Problem description:
Images excluded, repeat each entry below exactly.

Short text fragments from websites:
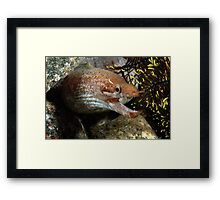 Smiling Assassin Framed Print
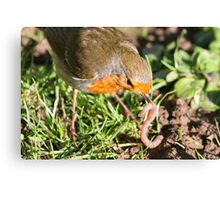 A Robin's Slippery Meal Canvas Print
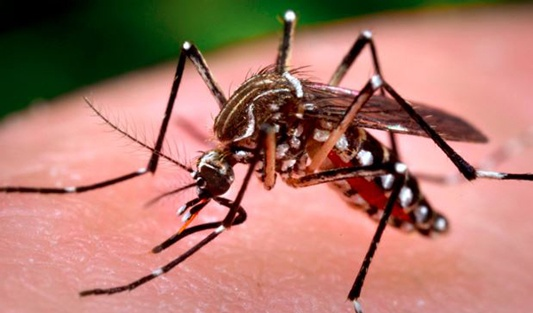 mosquito-management-community-tips-1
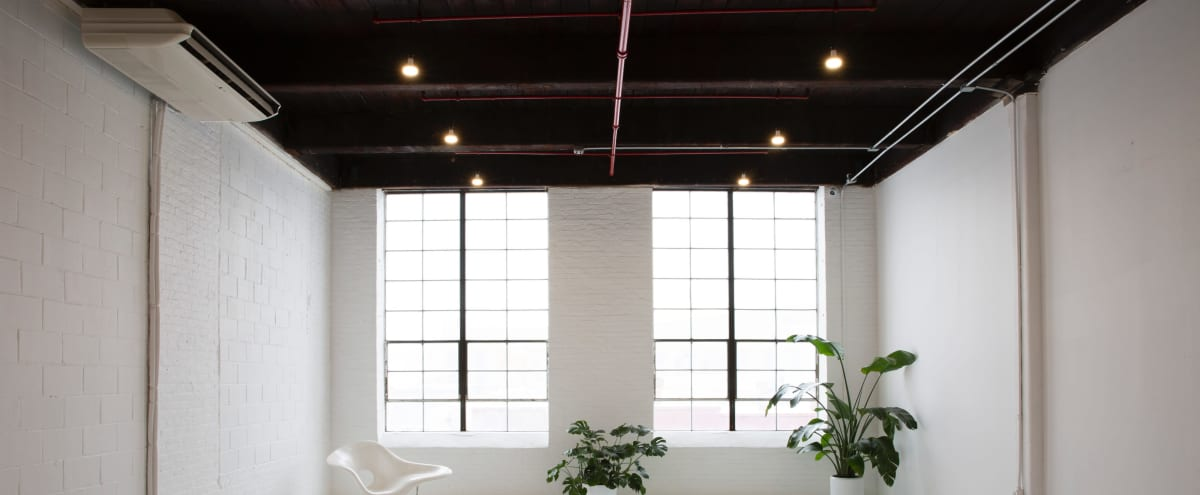 Daylight Photo Studio with Large Windows Designer Furniture in Brooklyn Hero Image in Red Hook, Brooklyn, NY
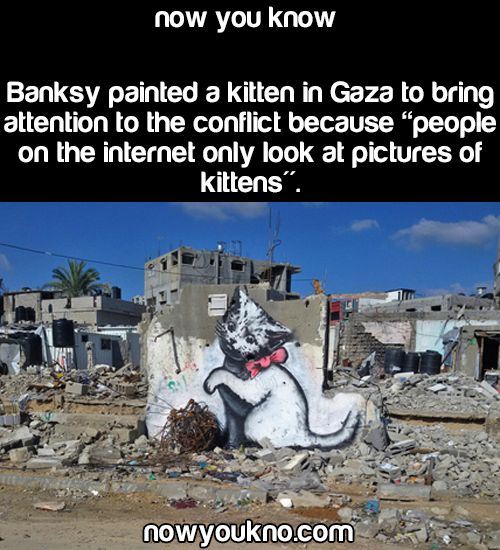 Source for more facts follow NowYouKno Other Banksy paintings in Gaza and Palestine:
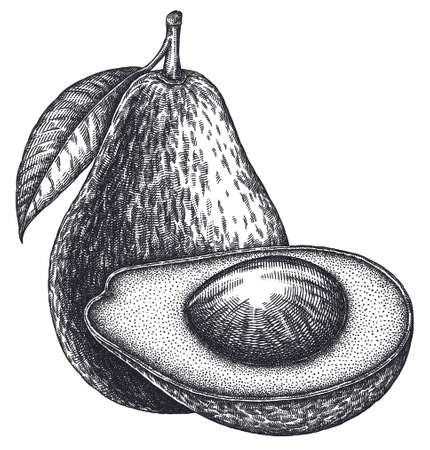 Engrave isolated avocado hand drawn graphic illustration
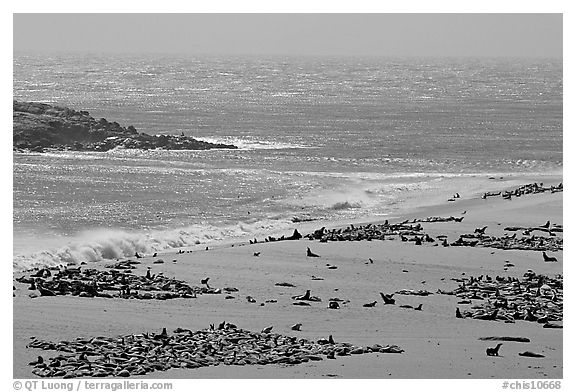 Point Bennett and pinniped colonies, mid-day, San Miguel Island. Channel Islands National Park (black and white)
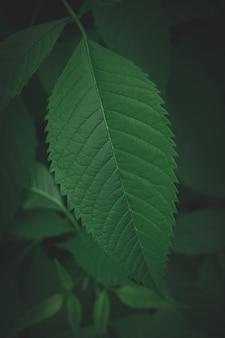 濃い緑の葉の背景抽象的な緑のテクスチャ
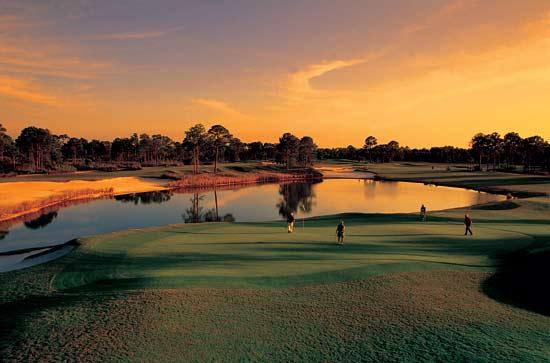 Sheraton PGA Vacation Resort 12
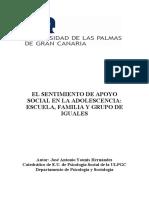 INFORME ESTUDIO APOYO SOCIAL SECUNDARIA
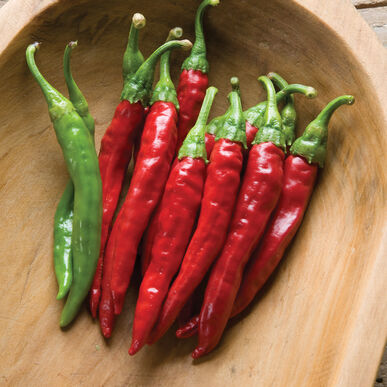 Red Rocket Hot Peppers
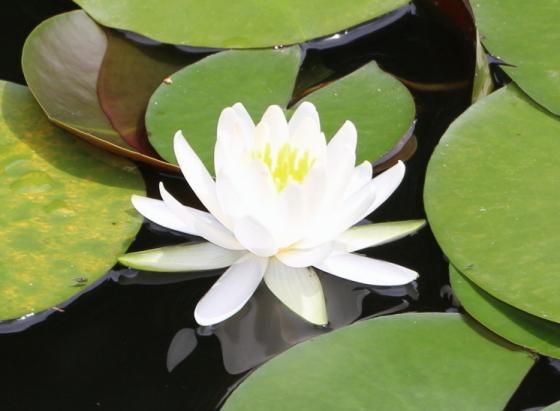スイレンは水生植物です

The completed task:
 Smiling Assassin Framed Print
 A Robin's Slippery Meal Canvas Print
 mosquito-management-community-tips-1
 Daylight Photo Studio with Large Windows Designer Furniture in Brooklyn Hero Image in Red Hook, Brooklyn, NY
 Source for more facts follow NowYouKno Other Banksy paintings in Gaza and Palestine:
 Engrave isolated avocado hand drawn graphic illustration
 Point Bennett and pinniped colonies, mid-day, San Miguel Island. Channel Islands National Park (black and white)
 濃い緑の葉の背景抽象的な緑のテクスチャ
 Sheraton PGA Vacation Resort 12
 INFORME ESTUDIO APOYO SOCIAL SECUNDARIA
 Red Rocket Hot Peppers
スイレンは水生植物です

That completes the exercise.